The United Nations says that up to 100 elephants per day are being slaughtered in Africa by poachers taking part in the illegal ivory trade.

We’ve heard this argument before regarding lions. Does it actually hold any water?

Killing for conservation

The African elephant has been classified as threatened under the U.S. Endangered Species Act since 1978. From 2007 to 2014, elephants on the African savanna declined by 30 percent. In some places, numbers have dropped even lower; and experts now say that only about 415,000 African elephants remain, down from an estimated one million as recently as the 1970s and a potential 20 million that roamed Africa before it was colonized by settlers from European countries.

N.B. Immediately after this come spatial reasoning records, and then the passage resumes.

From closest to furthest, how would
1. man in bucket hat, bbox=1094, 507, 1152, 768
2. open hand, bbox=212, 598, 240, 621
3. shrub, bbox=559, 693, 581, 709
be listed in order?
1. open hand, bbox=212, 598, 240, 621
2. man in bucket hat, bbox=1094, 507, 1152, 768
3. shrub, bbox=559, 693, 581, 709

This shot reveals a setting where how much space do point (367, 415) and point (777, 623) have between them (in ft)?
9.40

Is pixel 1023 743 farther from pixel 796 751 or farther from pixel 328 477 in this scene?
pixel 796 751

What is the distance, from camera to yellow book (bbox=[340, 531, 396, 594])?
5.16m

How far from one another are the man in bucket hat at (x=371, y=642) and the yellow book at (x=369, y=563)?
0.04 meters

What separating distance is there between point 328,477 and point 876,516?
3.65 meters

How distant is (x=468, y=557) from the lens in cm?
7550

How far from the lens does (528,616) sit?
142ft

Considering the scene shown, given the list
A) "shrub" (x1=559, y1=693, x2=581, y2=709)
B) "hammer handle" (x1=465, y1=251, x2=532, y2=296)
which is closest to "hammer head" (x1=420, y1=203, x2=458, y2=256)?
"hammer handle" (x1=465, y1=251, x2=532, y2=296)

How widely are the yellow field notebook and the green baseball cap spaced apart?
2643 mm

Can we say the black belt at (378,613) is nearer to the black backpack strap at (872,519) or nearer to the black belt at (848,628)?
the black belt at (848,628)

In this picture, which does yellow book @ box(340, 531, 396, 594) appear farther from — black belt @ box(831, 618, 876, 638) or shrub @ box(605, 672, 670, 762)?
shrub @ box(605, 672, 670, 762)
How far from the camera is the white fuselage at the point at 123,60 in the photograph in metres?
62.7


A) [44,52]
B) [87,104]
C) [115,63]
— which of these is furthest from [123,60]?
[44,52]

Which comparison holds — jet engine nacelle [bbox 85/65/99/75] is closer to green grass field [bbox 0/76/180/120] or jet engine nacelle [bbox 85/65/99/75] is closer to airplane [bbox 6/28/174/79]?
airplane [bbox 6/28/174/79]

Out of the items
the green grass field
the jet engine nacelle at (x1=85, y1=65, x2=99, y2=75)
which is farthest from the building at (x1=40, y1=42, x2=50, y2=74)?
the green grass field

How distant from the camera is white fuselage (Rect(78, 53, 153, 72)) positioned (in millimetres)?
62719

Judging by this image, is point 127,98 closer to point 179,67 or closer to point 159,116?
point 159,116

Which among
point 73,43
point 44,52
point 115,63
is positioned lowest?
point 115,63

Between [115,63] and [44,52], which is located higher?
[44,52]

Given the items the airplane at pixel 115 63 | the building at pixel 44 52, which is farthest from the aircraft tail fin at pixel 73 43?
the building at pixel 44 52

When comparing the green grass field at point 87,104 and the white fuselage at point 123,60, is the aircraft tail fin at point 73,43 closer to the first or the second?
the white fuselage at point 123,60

Traditionally, the United States has allowed hunting trophies—defined as animal parts gained during a hunt that are valued as prizes, such as elephant tusks—to be imported only if nations proved that such hunting would not harm that specific animal’s overall population. In 2014, however, Zambia and Zimbabwe were found to fall short of that guideline; and elephant trophies from those countries were banned from the United States.

Pixabay

With the largest brain of any land animal, elephants are sentient, smart, social and empathetic.

The U.S. Fish and Wildlife Service now maintains that allowing elephant parts from Zambia and Zimbabwe to be brought back into the U.S. as trophies would raise money for conservation programs in those countries. A licensed, two-week African elephant hunt can cost more than $50,000 per person. Profits from those enterprises, say trophy advocates, can save elephants and other threatened and endangered species when those proceeds are used to responsibly manage herds in ways that encourage growth.

But according to a 2016 report by the Democratic staff of the House Natural Resources Committee, titled Missing the Mark: African trophy hunting fails to show consistent conservation benefits, little evidence was found that such monies are actually being used to help threatened species. Rampant corruption and poorly managed wildlife programs in some countries get in the way of those funds ever being allotted for the stated purpose. The report concluded that trophy hunting is most likely contributing to the extinction of certain animals.

Mixing the messages

Many animal-rights groups and environmentalists point out that killing for conservation sends out the wrong signal to the world and impedes the hard-won international efforts that have started to curb illegal poaching. It’s contradictory to say that it’s okay for wealthy Americans who can afford the astronomical trophy-hunt fees to kill elephants, but poor Africans who could sell the animals’ body parts in order to make a living must not.

Pixabay

Due to their great size, appetite and migratory patterns, elephants disperse more seeds farther than any other animal. If they go extinct, an entire ecosystem will go with them.

A 2014 Colorado State University study showed that as many as 100,000 African elephants were killed for their ivory between 2010 and 2012. Forest elephants declined by an estimated 62 percent between 2002 and 2011, due to an absence of law enforcement, high human density, poor governance, proximity to expanding infrastructure and hunting intensity. Giving American trophy hunters the green light to kill more elephants would devastate the remnant populations of these endangered animals and undermine all of the conservation work and education efforts that have been accomplished over the past few years.

Elephants are Earth’s largest land mammals. We shouldn’t rush into a future where it’s more likely that we’ll lose them forever.

I’d say that we need to pay attention to quiet, little communiques and edicts, such as under-the-radar memos, because, sometimes, they’re about very big things.